Sumit Singhal loves modern architecture. He comes from a family of builders who have built more than 20 projects in the last ten years near Delhi in India. He has recently started writing about the architectural projects that catch his imagination.
The Calf & Bloom café in Amsterdam, Netherlands by Concrete Architectural Associates
September 10th, 2013 by Sumit Singhal
Article source: Concrete Architectural Associates
The Calf & Bloom café, situated on the ground floor of the ʻKalvertorenʼ shopping centre, connects the end of the Kalverstraat with the Singel canal, by the Bloemenmarkt (flower market). The owner of Calf & Bloom approached concrete to develop a new total concept for the former Replay café. In addition to a new interior design, the name, menu and graphics were also changed.
FACTS & MATERIALS
The new name Calf & Bloom has an international character, while also referring the location of the café in Amsterdam in which Calf refers to the Kalverstraat (Dutch for calf street), and Bloom to the Bloemenmarkt or flower market.The location of Calf & Bloom, situated between two streets looking out on the Bloemenmarkt and the existing brick facade on the inside, create a sense of a hidden square. To enhance this feel, a new second outer ʻfacadeʼ was added that connects the two entrances of the café in a winding line. Raw steel frames with light panels and louvers create a dynamic wall that separates the front of house and back of house, and includes a variety of functions by serving as a menu board, newspaper display, and chalkboard.
SQUARE – STREET – FACADE
To underline the outside feel, the existing round columns serve as a kind of street lanterns. Large industrial lamps by Frezoli have been attached to the columns and the new facade by means of raw steel brackets. The floor consists of anthracite bluestone tiles. The new facade of louvers and light winds between the two entrances of the café. The bar, lounge sofa and high seated tables follow the movement of this facade. The louvers consist of standard raw steel frames divided in four fields of white and raw steel blinds, black chalkboard and light panels. The chalkboards can be used to announce daily specials or other information. The winding facade also contains doors to the back of house, the kitchen and toilet area. To create a clear contrast, the doors are made of oak blinds. The walls of the kitchen and toilets are covered in metro tiles, which are white in the kitchen and black in the toilets.

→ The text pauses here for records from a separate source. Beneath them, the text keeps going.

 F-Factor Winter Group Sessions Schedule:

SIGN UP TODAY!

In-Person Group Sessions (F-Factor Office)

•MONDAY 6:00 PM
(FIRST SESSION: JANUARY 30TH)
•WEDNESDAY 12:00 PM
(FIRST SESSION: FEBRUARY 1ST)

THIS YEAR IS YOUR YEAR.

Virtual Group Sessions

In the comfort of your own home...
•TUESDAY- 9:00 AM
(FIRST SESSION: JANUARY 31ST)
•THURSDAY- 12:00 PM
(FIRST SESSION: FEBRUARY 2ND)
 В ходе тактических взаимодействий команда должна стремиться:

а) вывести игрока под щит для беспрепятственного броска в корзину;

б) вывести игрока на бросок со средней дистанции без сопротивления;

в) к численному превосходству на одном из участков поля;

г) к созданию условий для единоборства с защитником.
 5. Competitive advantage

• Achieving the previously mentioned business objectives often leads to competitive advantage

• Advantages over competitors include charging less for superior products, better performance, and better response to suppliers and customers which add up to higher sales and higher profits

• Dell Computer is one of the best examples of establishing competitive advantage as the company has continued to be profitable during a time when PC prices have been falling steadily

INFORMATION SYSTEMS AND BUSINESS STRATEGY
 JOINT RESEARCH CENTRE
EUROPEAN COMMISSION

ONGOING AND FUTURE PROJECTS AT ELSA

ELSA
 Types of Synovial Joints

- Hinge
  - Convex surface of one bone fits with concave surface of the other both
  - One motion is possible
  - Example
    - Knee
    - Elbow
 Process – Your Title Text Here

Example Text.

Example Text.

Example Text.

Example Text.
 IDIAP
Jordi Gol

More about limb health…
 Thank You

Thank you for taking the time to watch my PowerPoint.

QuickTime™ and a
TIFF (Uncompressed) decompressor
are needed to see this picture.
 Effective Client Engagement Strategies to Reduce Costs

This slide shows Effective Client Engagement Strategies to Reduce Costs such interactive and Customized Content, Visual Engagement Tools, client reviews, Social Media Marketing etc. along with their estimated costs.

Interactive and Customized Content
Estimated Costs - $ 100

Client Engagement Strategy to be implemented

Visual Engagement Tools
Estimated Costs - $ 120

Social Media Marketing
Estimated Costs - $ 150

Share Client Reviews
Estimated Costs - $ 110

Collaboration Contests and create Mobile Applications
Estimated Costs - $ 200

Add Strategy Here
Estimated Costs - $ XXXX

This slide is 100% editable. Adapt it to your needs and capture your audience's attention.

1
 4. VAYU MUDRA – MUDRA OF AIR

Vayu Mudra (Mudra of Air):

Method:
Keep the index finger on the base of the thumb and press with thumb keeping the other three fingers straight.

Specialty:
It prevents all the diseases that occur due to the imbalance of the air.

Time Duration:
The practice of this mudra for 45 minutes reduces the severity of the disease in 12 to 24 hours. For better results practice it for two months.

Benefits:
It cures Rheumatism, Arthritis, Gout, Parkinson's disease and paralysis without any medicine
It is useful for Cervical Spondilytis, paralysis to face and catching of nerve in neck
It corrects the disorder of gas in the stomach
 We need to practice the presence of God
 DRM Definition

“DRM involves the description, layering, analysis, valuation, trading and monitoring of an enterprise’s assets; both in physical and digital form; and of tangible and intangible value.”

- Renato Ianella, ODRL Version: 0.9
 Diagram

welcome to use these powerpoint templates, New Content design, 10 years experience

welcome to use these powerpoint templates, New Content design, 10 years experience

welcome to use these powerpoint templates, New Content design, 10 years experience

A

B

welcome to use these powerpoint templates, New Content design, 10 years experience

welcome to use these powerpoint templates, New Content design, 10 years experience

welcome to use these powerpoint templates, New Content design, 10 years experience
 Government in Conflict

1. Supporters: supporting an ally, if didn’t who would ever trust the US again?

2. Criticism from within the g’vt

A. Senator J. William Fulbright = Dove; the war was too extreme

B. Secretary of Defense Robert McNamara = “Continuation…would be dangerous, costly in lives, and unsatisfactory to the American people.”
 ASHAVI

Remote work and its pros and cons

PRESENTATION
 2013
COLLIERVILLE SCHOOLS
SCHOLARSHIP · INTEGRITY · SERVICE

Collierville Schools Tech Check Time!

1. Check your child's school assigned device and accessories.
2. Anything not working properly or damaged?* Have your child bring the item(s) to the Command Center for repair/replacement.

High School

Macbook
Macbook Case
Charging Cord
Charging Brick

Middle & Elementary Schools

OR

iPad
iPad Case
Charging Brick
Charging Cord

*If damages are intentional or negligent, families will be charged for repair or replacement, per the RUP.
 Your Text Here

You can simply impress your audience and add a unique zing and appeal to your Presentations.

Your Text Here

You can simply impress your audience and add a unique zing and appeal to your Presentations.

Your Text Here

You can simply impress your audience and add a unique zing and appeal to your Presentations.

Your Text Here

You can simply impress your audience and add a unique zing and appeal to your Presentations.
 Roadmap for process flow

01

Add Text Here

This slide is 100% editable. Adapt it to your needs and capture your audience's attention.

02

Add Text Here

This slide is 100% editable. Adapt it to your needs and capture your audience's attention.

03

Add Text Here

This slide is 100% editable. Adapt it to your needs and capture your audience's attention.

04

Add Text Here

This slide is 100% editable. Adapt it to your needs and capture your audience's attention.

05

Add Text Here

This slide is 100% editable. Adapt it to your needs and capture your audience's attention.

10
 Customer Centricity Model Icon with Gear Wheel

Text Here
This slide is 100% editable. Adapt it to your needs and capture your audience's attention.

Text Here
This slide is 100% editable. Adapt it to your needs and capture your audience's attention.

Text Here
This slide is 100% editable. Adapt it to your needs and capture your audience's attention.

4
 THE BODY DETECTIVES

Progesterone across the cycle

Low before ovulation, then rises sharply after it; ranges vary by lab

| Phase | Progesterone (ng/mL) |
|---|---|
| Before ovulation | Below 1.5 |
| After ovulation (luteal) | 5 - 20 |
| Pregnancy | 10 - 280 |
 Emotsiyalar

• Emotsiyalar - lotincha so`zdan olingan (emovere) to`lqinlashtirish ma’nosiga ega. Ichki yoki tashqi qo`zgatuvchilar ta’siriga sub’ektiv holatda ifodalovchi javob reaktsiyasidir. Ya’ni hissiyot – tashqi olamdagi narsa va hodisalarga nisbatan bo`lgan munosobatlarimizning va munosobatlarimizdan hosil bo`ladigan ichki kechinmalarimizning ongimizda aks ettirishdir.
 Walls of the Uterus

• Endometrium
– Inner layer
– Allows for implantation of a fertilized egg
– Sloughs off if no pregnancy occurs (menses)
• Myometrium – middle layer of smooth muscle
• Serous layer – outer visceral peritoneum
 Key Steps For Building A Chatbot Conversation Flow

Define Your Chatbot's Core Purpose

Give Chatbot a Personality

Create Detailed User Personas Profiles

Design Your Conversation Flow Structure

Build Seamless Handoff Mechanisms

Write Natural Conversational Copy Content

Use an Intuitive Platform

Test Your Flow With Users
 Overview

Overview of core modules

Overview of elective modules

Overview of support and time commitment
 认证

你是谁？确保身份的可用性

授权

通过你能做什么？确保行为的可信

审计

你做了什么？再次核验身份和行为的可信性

The interior is partly characterised by a variety of furniture. The ʻsquareʼ has small French tables with marble tops and wooden bistro chairs as well as a six-metre long café bench, high seated tables along the brick wall and an eye-catching round leather sofa. The oak café bench and end grain square tables in the heart of the restaurant can be used for eating or reading. The café bench combined with the revolt chairs ensure a flexible layout. The combination with denim pillows creates a warm ambiance.
The high tables along the brick wall come with comfortable bar stools with saddle leather seats. The saddle leather and brick wall create a raw look, while custom-made reading lamps provide a sense of warmth and intimacy.
In addition to the entrance via the shopping centre, the café also has an entrance on the Singel canal where a large terrace can be set-up in summer that offers sun throughout the day. The new awning consists of a denim fabric and the terrace chairs are a mixture of indigo and warm greys.
With a new interior came a new name, menu and visual identity. Calf & Bloom is a café with an international character. The name refers to the connection between the Kalverstraat shopping street and the Singel canal, between which the café is situated. To emphasise this connection it was decided to use a bold font that is held framed by two lines that symbolise the two facades. The bold black on white logo gives the Calf & Bloom identity a contemporary urban atmosphere. Part of the new facade are two big raw steel logos near both entrances that are integrated into the facade that winds through the café. The large logos refer to the advertising light boxes usually used by food chains on shopping streets and emphasise the street feeling of the café.
The cover of the menu shows a drawing of typical canal houses and more modern shopping facades, as a light-hearted reference to the neighbourhood of the café and to underline the courtyard feel. The drawing combined with the bold black on white logo reflects the urban, comfortable interior. The oak boards with elastic binding give a subtle reference to the menu board, allowing the customers to browse the menu at ease while enjoying their coffee.
The graphic design of Calf & Bloom breathes an urban, yet clean atmosphere. The impressive logo on the facade wows the customers but also exudes a clean, recognisable image, which makes each stay at the café as comfortable as it should be.